Education in the Stacks

Posted by on Feb 8, 2017 in All, Storytelling

 

I joined my college radio station because I loved music, and all my friends were doing it. Not sure which was the top priority.

Initially, for my late, late night show, I brought a box of CDs — all my favorites. Along with my roommate/co-DJ, we had a hodge-podge of ska, Celtic, hardcore and what was then called progressive music. It kept us on our toes, but for most folks was probably more than they bargained for at 2am.

After a couple of semesters we stayed roommates, but parted ways as DJs. I realized that my own music collection was not advancing very quickly. So I went to the stacks at the station to see what I could find.

Sadly, there wasn’t much. There had been a spree of totally brazen theft on the part of a few DJs, who saw the envelopes from SubPop and Grand Royale Records as their own personal stash. The CD rack had some saccharine one-hit wonders (Tiffany?), as well as a hefty collection of rap (clearly not what the DJ thieves were into).

Then I went to the vinyl. This was the early 90’s, and vinyl hadn’t yet made a comeback. So most of what was there was from the 70s, and most of that was disco and funk.

And so, with a few of my own albums, I created a new playlist. What I didn’t realize at the time was that I was also getting schooled.

In between the Earth, Wind, and Fire and Donna Summer LPs, I was playing A Tribe Called Quest and Public Enemy CDs. I started to catch the samples from Apocalypse ’91, and find their roots in Parliament and James Brown.
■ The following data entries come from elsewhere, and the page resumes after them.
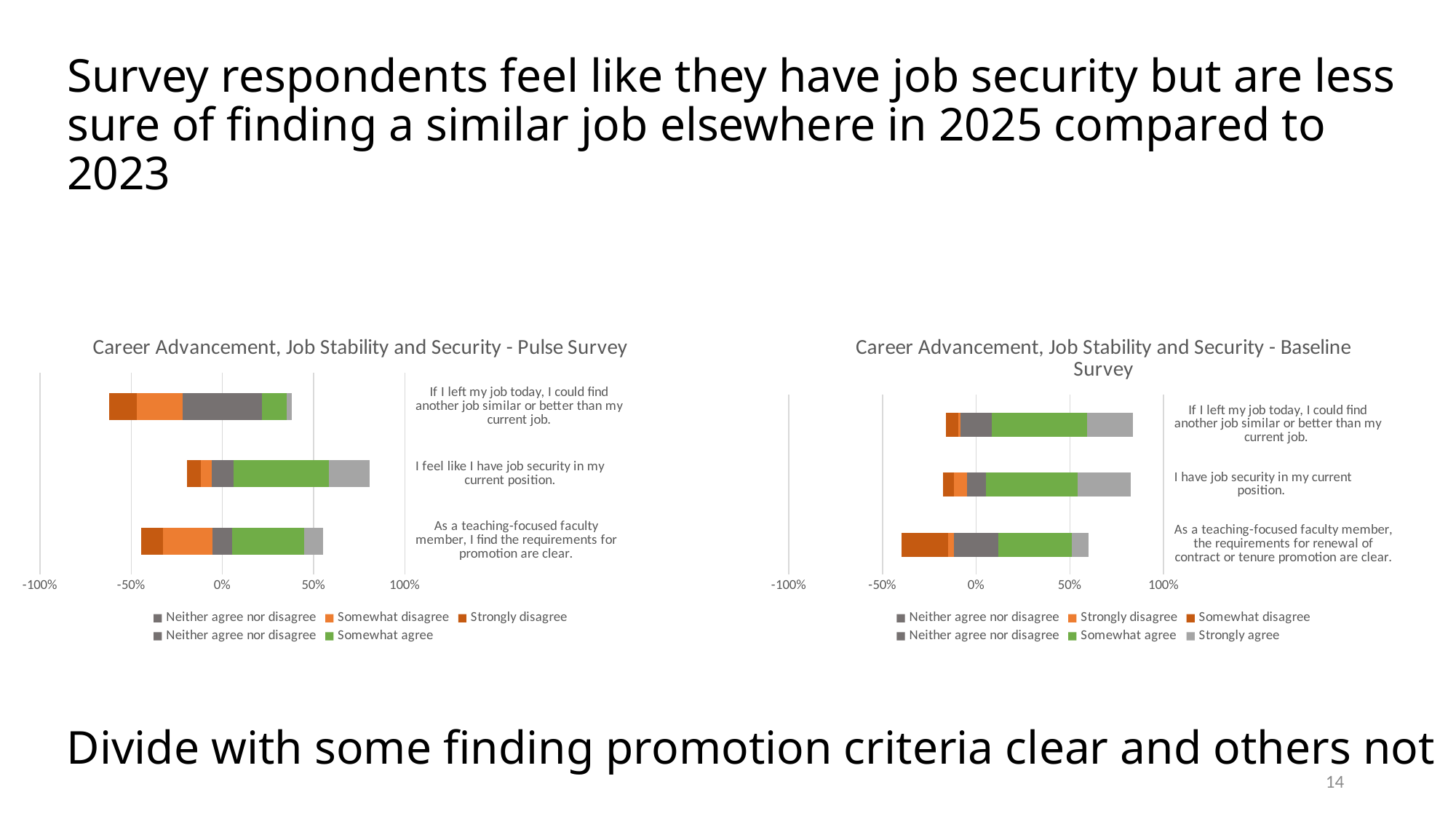
What kind of chart is the 'Career Advancement, Job Stability and Security - Pulse Survey' chart? Stacked bar chart How many statements (categories) are plotted in the 'Career Advancement, Job Stability and Security - Pulse Survey' chart? 3 How many statements (categories) are plotted in the 'Career Advancement, Job Stability and Security - Baseline Survey' chart? 3 Which legend entry appears in the Baseline Survey chart's legend but not in the Pulse Survey chart's legend? Strongly agree In the Pulse Survey chart, does the agree side of the bar for 'If I left my job today, I could find another job similar or better than my current job' extend to greater or less than 50%? less In the Baseline Survey chart, does the agree side of the bar for 'If I left my job today, I could find another job similar or better than my current job' extend to greater or less than 50%? greater In the Pulse Survey chart, does the agree side of the bar for 'I feel like I have job security in my current position' extend to greater or less than 50%? greater In the Pulse Survey chart, which statement has the longest agree (positive) portion of its bar? I feel like I have job security in my current position. How many entries does the legend of the 'Career Advancement, Job Stability and Security - Pulse Survey' chart list? 5 How many entries does the legend of the 'Career Advancement, Job Stability and Security - Baseline Survey' chart list? 6 In the Baseline Survey chart, which statement has the longest disagree (negative) portion of its bar? As a teaching-focused faculty member, the requirements for renewal of contract or tenure promotion are clear. In the Pulse Survey chart, which statement has the longest disagree (negative) portion of its bar? If I left my job today, I could find another job similar or better than my current job.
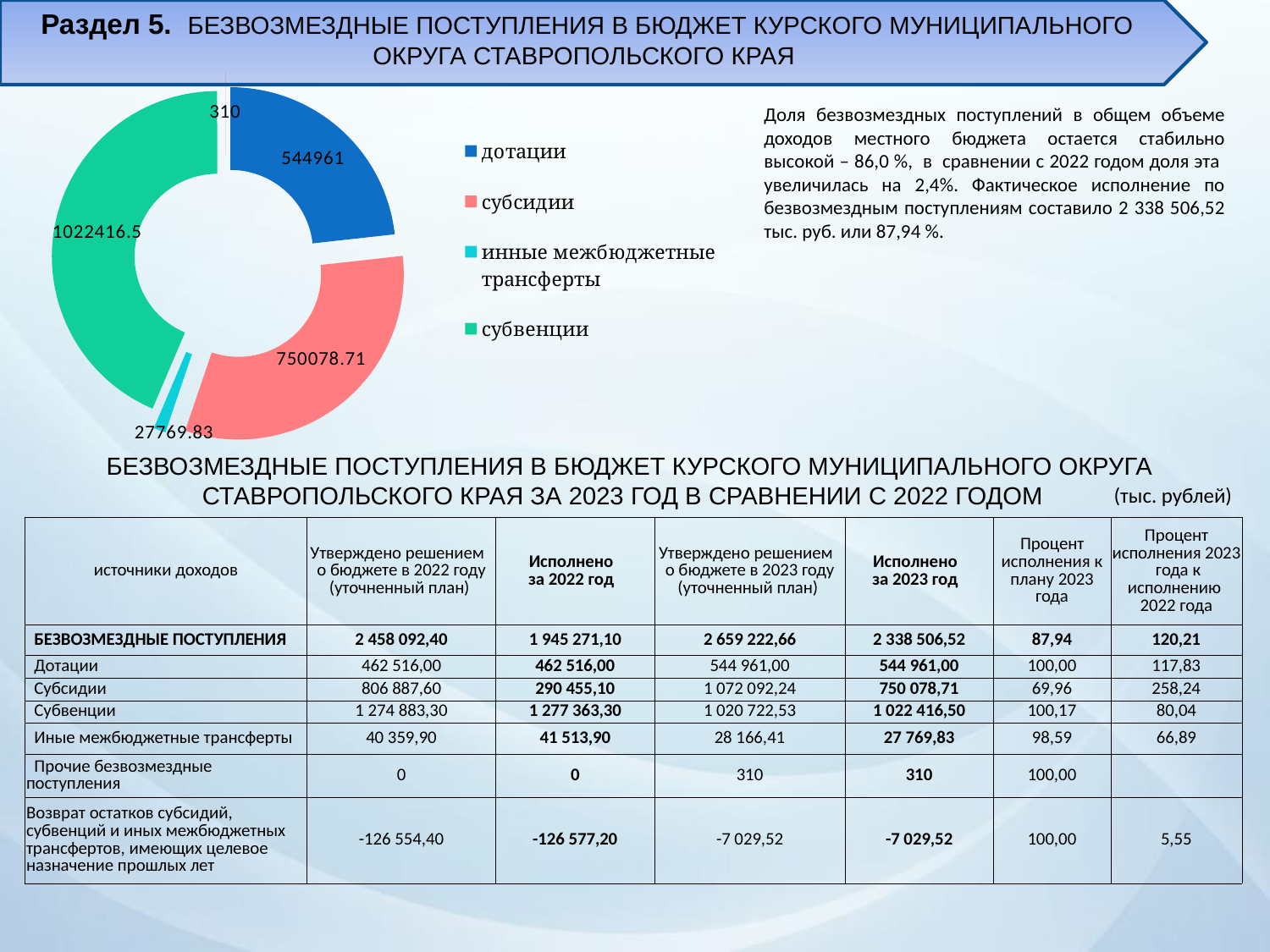
What is the difference between the values for субвенции and субсидии in the doughnut chart? 272337.79 What is the difference between the values for субсидии and дотации in the doughnut chart? 205117.71 What type of chart is shown on the slide? doughnut chart What value is shown for субсидии in the doughnut chart? 750078.71 How many entries does the legend of the doughnut chart list? 4 What value is shown for иные межбюджетные трансферты in the doughnut chart? 27769.83 Which is larger in the doughnut chart: субсидии or дотации? субсидии What value is shown for дотации in the doughnut chart? 544961 Which category has the largest value in the doughnut chart? субвенции What value is shown for субвенции in the doughnut chart? 1022416.5 Which of the four legend categories has the smallest value in the doughnut chart? иные межбюджетные трансферты What is the smallest data label shown on the doughnut chart? 310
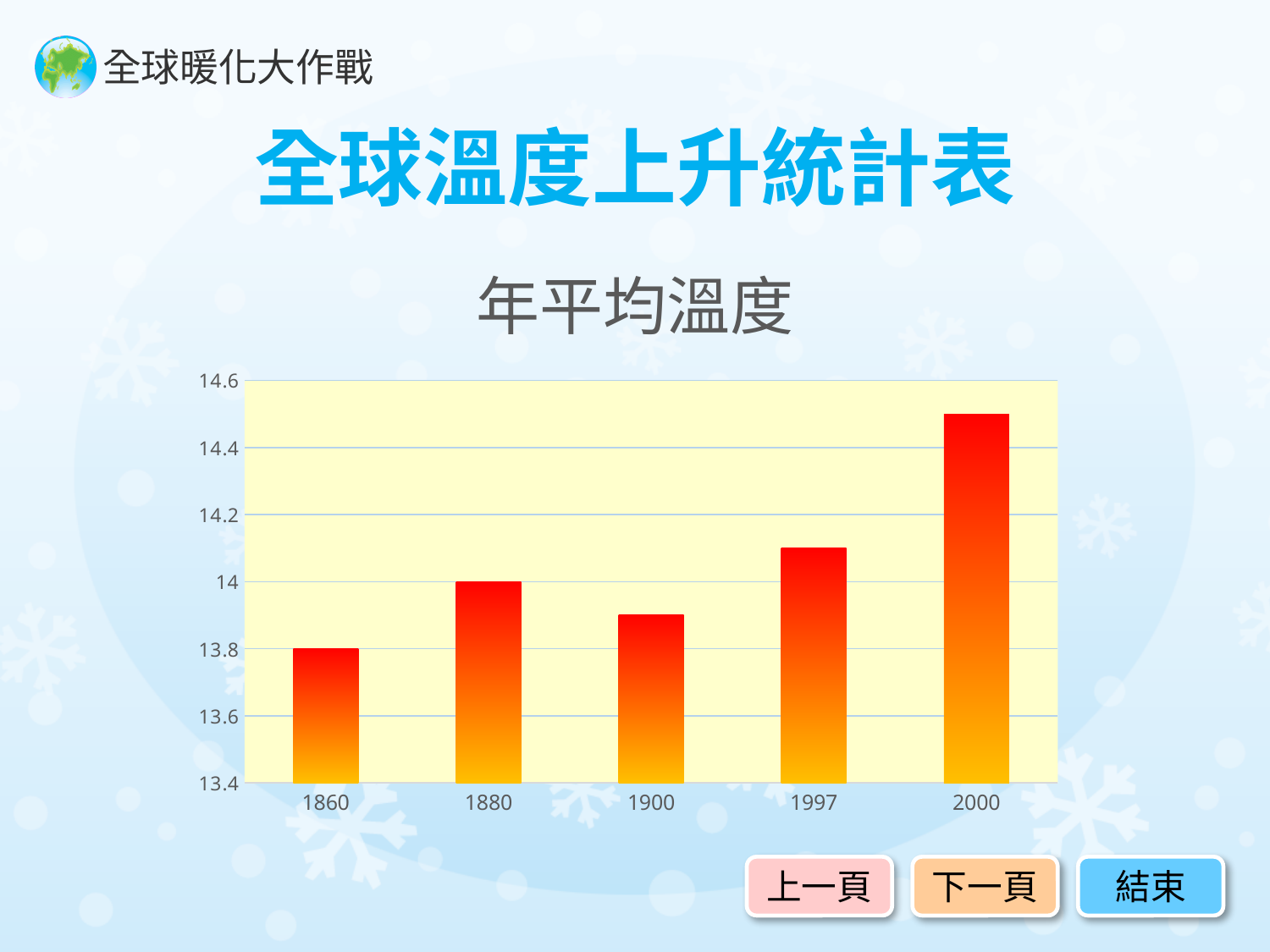
Which is larger, the value for 1900 or the value for 1997? 1997 Which year has the highest value? 2000 Is the value for 2000 greater or less than 14.4? greater Is the value for 1997 greater or less than 14.2? less How many years are shown on the x axis? 5 Is the value for 1900 greater or less than 14? less What kind of chart is shown? bar chart What is the value for 1860? 13.8 Which year has the lowest value? 1860 What is the title of the chart? 年平均溫度 What is the difference between the values for 1880 and 1860? 0.2 What is the value for 1880? 14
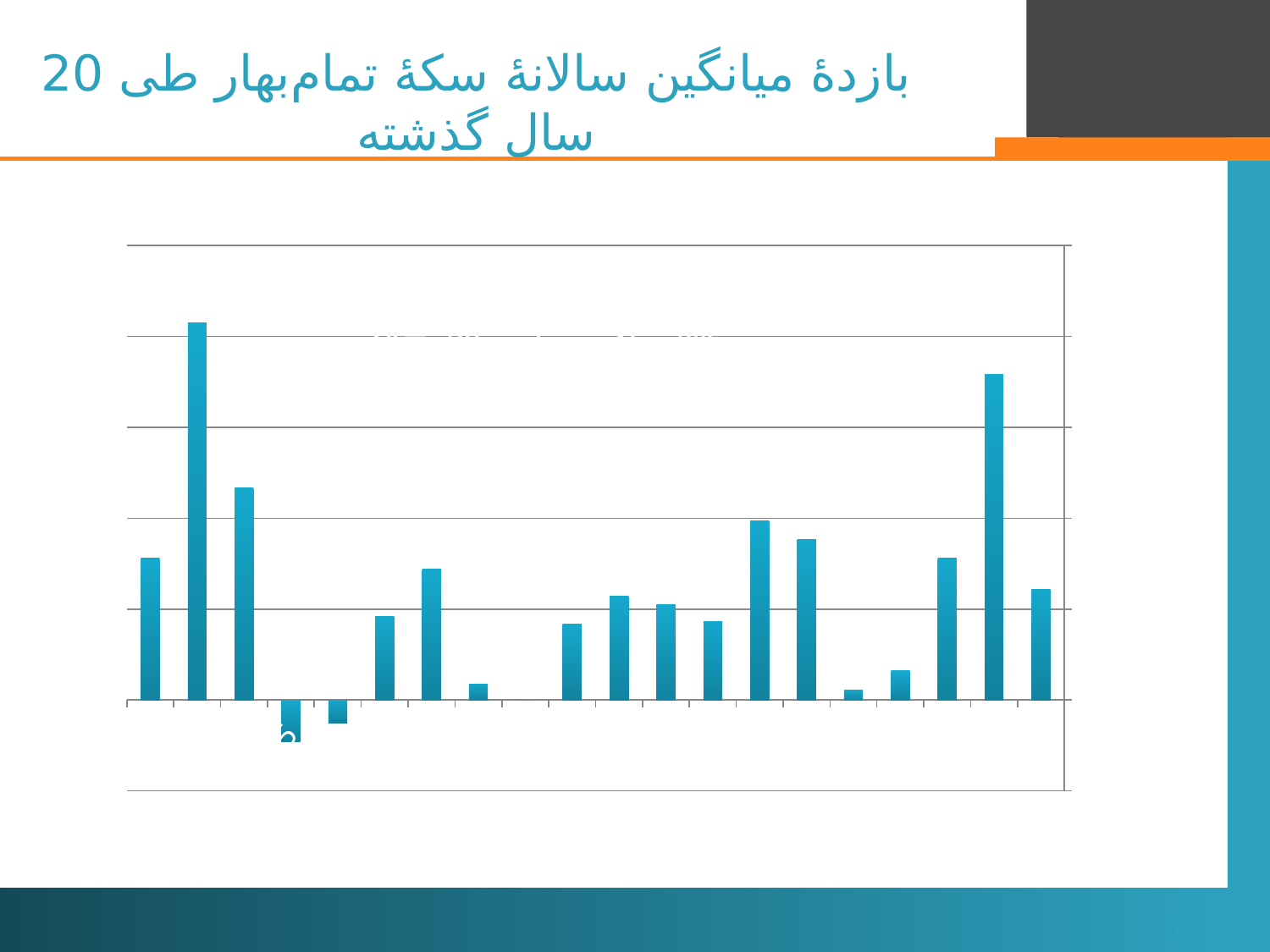
What colour are the bars on the chart? blue Which is taller, the first bar from the left or the last bar on the right? the first bar from the left Which bar is the lowest on the chart? the fourth bar from the left Which bar is the tallest on the chart? the second bar from the left How many bars on the chart extend below the zero line? 2 What kind of chart is shown on the slide? bar chart Which is taller, the second bar from the left or the second bar from the right? the second bar from the left Which is taller, the second bar from the left or the third bar from the left? the second bar from the left According to the slide title, how many years does the chart cover? 20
I lucked upon a “James Brown’s Funky People Vol. 2” cassette at a truckstop and felt like I found the Holy Grail.*

Playing the same stuff each week, I started really listening to the lyrics. And I began gaining appreciation for some very different life perspectives. I had taken a pretty excellent American History class, and learned all about the civil rights movement (thank you, Mr. Brown!). But knowing about racism and inequality is different from feeling it. And as a white woman, I couldn’t experience it, but I could feel the frustration, the anger, and the amazing never-say-die attitude coming out of the lyrics and the beats.

One of my best examples of awareness-raising back then was “911 Is a Joke.” As a middle class white kid, I never had any reason to think that 911 would not mean an ambulance coming right to your door. The idea that some people would not get help when they followed the rules and asked for it really stuck with me.**

While I studied art history and creative writing, while I made sculptures and shot videos, I kept up my radio show. I was getting more of an education about the world through music than I was in my classes. And when I moved to Baltimore after college, I felt more at home when I heard the beats coming from the apartment next door.

 


EDIT: I put together a little Spotify playlist of some of the influential songs from that period:

 

*Writing this I discovered the site Who Sampled – that would have saved me a lot of searching in the 90’s, but it was probably more fun 🙂

**Now, more than 20 years later, I know how naive that sounds. In fact, only a few years after that big epiphany, I lived in Baltimore in a neighborhood where 911 was pretty darned slow. The one time I called it to report a burglary (in process!) the police didn’t arrive for over 90 minutes. And, that was 20 years ago – 911 calls mean a whole other type of danger to people of color now.